Using the records below, copy every line that holds the string "type".

Stored items
*** Block opens ***
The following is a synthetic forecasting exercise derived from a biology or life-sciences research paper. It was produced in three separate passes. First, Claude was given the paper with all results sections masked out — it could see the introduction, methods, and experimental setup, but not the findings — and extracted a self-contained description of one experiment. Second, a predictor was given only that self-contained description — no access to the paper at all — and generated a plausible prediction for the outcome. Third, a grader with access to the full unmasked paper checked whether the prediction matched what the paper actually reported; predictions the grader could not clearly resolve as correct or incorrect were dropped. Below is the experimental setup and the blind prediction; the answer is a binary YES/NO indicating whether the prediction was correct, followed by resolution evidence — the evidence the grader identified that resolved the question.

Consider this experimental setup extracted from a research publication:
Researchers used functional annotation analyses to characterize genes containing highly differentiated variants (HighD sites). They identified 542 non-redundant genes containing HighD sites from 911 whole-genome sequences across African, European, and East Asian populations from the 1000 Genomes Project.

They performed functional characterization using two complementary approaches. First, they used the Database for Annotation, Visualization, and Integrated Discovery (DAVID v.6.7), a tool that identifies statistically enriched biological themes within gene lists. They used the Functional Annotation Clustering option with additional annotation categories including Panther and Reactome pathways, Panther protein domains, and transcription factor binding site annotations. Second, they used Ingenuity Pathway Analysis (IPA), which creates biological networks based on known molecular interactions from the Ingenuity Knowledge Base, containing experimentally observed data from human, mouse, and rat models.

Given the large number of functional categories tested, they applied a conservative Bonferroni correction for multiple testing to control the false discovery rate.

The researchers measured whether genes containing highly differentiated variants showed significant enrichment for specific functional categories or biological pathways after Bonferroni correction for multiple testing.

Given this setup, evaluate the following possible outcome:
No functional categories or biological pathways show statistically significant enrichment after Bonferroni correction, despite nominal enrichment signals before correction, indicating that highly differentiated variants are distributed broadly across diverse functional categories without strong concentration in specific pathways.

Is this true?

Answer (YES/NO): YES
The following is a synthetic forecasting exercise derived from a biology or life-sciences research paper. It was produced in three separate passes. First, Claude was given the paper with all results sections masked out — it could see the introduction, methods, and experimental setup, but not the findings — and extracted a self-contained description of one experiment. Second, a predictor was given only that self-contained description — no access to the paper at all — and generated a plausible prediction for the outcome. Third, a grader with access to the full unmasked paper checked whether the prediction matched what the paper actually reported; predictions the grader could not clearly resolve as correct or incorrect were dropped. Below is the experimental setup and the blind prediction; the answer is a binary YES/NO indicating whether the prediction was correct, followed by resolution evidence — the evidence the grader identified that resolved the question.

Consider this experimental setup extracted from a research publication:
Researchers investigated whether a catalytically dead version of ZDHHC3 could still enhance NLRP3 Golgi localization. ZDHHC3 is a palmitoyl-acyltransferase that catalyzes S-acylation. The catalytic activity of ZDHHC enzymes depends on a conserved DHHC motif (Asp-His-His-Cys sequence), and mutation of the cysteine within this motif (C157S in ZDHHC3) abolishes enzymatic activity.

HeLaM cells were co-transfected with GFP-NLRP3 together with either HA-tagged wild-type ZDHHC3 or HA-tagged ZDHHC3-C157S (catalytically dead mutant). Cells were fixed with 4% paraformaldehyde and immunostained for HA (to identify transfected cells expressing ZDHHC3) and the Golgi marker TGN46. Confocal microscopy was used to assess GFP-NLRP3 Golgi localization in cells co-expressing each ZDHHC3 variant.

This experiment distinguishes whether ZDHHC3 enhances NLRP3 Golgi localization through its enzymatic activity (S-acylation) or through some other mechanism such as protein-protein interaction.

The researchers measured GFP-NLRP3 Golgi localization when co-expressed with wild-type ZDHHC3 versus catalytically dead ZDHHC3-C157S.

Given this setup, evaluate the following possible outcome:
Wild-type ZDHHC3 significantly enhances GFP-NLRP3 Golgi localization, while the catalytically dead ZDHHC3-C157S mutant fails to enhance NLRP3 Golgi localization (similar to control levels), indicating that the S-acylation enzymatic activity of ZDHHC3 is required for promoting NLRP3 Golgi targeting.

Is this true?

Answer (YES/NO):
*** Block closes ***
**ANSWER SPACE:**
HeLaM cells were co-transfected with GFP-NLRP3 together with either HA-tagged wild-type ZDHHC3 or HA-tagged ZDHHC3-C157S (catalytically dead mutant). Cells were fixed with 4% paraformaldehyde and immunostained for HA (to identify transfected cells expressing ZDHHC3) and the Golgi marker TGN46. Confocal microscopy was used to assess GFP-NLRP3 Golgi localization in cells co-expressing each ZDHHC3 variant.
The researchers measured GFP-NLRP3 Golgi localization when co-expressed with wild-type ZDHHC3 versus catalytically dead ZDHHC3-C157S.
Wild-type ZDHHC3 significantly enhances GFP-NLRP3 Golgi localization, while the catalytically dead ZDHHC3-C157S mutant fails to enhance NLRP3 Golgi localization (similar to control levels), indicating that the S-acylation enzymatic activity of ZDHHC3 is required for promoting NLRP3 Golgi targeting.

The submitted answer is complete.